Wanneer we de lift uitstappen, zien we op de galerij een dame naar ons zwaaien. Ze draagt een pak en opgestoken haar. Ze ademt succes en gezondheid, ze gaat op vakantie naar Nieuw-Zeeland. Ik vraag me af of het de makelaar is. “We hadden toch een afspraak met de bewoners?” fluister ik, maar L. gebaart dat ik mijn mond moet houden. Ze loopt een stukje voor me uit.

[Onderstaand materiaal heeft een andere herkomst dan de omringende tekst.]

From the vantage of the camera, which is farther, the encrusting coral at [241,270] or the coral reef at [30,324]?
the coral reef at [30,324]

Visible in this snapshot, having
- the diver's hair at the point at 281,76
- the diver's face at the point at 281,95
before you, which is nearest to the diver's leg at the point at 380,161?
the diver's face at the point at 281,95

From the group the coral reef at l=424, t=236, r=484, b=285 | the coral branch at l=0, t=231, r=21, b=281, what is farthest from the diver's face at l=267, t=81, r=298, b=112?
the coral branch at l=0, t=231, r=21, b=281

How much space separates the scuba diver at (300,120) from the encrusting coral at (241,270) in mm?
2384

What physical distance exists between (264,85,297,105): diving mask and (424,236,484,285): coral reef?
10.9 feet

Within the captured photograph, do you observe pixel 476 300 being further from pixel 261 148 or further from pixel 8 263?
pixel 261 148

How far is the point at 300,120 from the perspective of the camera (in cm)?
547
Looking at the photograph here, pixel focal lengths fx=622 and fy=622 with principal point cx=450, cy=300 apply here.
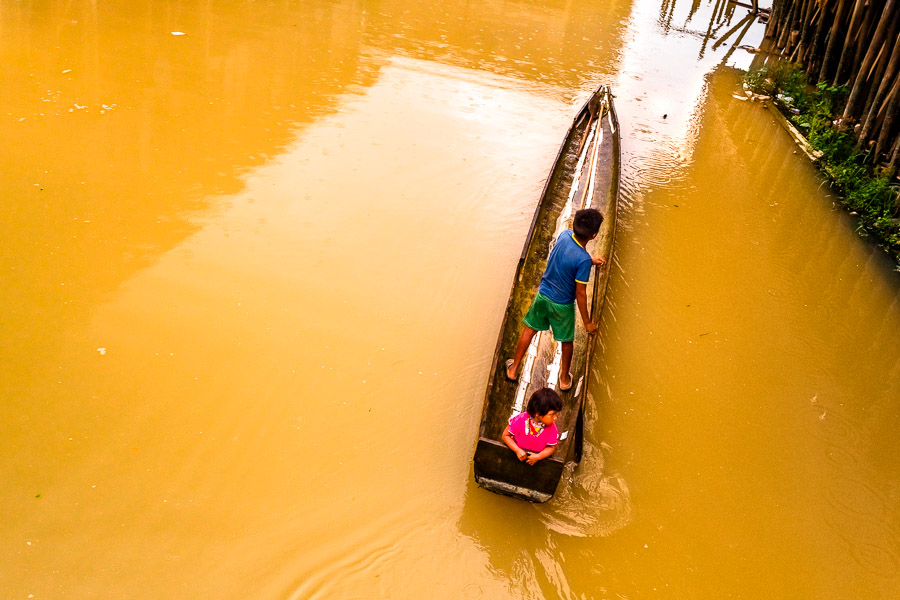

De dame zegt: “Halohóóó,” en stelt zich voor als Marie-José. Er worden handen geschud. Ik realiseer me ineens dat ik nieuwe schoenen nodig heb. En een afspraak bij de kapper. L. is gelukkig direct uit haar werk naar de bezichtiging gekomen. Zij ziet er wel uit alsof ze aan de vraagprijs kan voldoen. “Zullen we maar meteen beginnen?” vraagt Marie-José. “Jullie zijn al de negende partij deze week.”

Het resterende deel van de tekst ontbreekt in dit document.